Evidentemente chi accetta e promuove o comunque giustifica le nuove dottrine, magari affermando che non sono nuove ma che sono in linea con il Magistero precedente, non può ammettere il primo motivo che noi abbiamo addotto per presentare la gravità universale della situazione attuale. Quanto al secondo punto, oggi molti sono disposti ad ammetterne l’esistenza, e le stesse autorità sembrano voler porre mano a questi cosiddetti «abusi»: in questo i difensori della continuità sono disposti a darci ragione, addossando quindi alla cattiva lettura del Concilio l’attuale situazione.

 

Tuttavia questo non sarebbe sufficiente a ricorrere ai mezzi estremi cui è ricorso mons. Lefebvre con la sua Fraternità. Soprattutto si rinfaccia alla Fraternità di invocare uno stato di necessità che le autorità smentirebbero, almeno per la sua componente essenziale.

=======

■ ESERCIZI PROPOSTI
A. Secondo l'articolo, a che cosa i difensori della continuità attribuiscono la situazione attuale?
B. Continua l'articolo sulla Fraternità di mons. Lefebvre partendo dopo la sua ultima frase.

=======

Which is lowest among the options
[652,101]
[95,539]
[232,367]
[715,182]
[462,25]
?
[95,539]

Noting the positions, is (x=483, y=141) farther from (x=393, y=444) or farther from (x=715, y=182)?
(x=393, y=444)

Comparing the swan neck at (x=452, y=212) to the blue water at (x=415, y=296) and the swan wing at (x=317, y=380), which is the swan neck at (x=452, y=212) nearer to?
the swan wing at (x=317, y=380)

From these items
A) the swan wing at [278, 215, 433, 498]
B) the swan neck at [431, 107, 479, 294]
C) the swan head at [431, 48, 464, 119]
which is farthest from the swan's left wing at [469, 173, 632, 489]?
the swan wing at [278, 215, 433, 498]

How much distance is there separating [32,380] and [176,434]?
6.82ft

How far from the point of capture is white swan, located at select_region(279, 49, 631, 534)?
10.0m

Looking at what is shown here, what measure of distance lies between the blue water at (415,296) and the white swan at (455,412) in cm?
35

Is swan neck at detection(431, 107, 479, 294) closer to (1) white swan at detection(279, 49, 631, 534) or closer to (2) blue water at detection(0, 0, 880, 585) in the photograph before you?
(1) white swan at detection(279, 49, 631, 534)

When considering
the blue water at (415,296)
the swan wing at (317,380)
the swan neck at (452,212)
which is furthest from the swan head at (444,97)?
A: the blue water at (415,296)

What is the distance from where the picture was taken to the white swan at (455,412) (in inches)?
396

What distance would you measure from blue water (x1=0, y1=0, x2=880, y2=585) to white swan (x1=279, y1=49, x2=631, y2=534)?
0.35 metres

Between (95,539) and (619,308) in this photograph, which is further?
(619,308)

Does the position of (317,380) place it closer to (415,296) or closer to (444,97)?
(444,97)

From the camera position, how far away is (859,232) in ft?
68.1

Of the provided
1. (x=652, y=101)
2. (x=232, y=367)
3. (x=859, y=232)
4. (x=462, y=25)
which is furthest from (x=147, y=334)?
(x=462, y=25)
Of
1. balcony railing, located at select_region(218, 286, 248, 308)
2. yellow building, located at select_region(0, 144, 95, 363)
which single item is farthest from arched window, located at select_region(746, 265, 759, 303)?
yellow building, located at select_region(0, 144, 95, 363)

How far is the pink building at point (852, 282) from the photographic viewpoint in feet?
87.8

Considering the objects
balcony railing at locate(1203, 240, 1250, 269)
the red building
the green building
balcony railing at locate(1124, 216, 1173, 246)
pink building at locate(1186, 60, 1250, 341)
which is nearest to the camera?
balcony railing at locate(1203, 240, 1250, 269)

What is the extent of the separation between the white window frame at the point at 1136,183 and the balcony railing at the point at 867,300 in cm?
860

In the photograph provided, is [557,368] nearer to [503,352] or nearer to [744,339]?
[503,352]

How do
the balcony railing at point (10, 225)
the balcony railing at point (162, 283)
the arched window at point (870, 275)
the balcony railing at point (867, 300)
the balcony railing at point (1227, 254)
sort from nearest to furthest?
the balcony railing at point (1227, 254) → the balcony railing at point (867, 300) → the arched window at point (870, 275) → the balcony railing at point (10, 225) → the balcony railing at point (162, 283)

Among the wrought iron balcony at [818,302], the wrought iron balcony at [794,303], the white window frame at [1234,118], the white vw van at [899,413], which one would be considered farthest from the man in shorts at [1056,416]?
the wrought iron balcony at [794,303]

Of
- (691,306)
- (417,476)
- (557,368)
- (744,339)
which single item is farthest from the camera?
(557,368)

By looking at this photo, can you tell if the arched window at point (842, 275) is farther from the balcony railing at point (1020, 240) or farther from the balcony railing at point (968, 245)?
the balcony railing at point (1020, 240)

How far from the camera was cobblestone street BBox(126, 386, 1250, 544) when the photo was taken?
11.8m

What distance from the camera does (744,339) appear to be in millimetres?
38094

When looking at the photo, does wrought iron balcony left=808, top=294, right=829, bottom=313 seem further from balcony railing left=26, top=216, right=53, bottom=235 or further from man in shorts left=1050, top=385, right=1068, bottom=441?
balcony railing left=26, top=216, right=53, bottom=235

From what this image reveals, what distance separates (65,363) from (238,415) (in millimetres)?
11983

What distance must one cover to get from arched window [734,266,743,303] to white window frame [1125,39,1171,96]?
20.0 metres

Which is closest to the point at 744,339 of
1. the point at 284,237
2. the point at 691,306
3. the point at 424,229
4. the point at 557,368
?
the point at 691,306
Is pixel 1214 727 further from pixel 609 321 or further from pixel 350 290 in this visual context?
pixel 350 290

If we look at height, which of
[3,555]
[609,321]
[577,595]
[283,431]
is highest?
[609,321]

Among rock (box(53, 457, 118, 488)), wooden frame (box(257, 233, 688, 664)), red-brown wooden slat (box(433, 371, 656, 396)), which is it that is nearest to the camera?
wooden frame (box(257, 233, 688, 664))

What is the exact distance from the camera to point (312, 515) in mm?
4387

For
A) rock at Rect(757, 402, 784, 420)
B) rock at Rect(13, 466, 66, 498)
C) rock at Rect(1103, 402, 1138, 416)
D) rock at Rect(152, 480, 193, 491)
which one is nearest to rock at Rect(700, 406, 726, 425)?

=======

■ RISPOSTE PER ESERCIZIO
A. Alla cattiva lettura del Concilio.

B.
In realtà si deve notare che non si può pretendere che chi è causa di questo stato di necessità, ovvero le autorità stesse, ne riconosca l’esistenza. Proprio in questo punto sta la specificità assoluta di questo stato di necessità. Indirettamente sono gli stessi fautori della continuità che attribuiscono alle dottrine conciliari la causa della situazione attuale.

 

Questi testi sarebbero stati l’oggetto di una cattiva lettura che dura ancor oggi, segno almeno che un qualche problema lo pongono. Occorre semplicemente capire che coloro che rifiutano l’esistenza dello stato di necessità sono gli stessi che accettano, sia pure in vari modi e misure, gli errori del Vaticano II: quindi il riconoscimento da parte dell’autorità di tali errori, che noi speriamo possa in qualche modo essere frutto dei colloqui romani e delle nostre preghiere, comporterà ipso facto il riconoscimento dell’esistenza dello stato di necessità, e probabilmente anche la cessazione del medesimo, almeno nella sua componente essenziale.

 

Per quanto ci riguarda, riteniamo che il non ricorrere al ministero straordinario di cui si avvale, rappresenterebbe per la Fraternità San Pio X una grave omissione ed un’imperdonabile mancanza di soccorso alle anime vittime della crisi attuale che attanaglia la Chiesa e che non hanno scelto di nascere in questo periodo.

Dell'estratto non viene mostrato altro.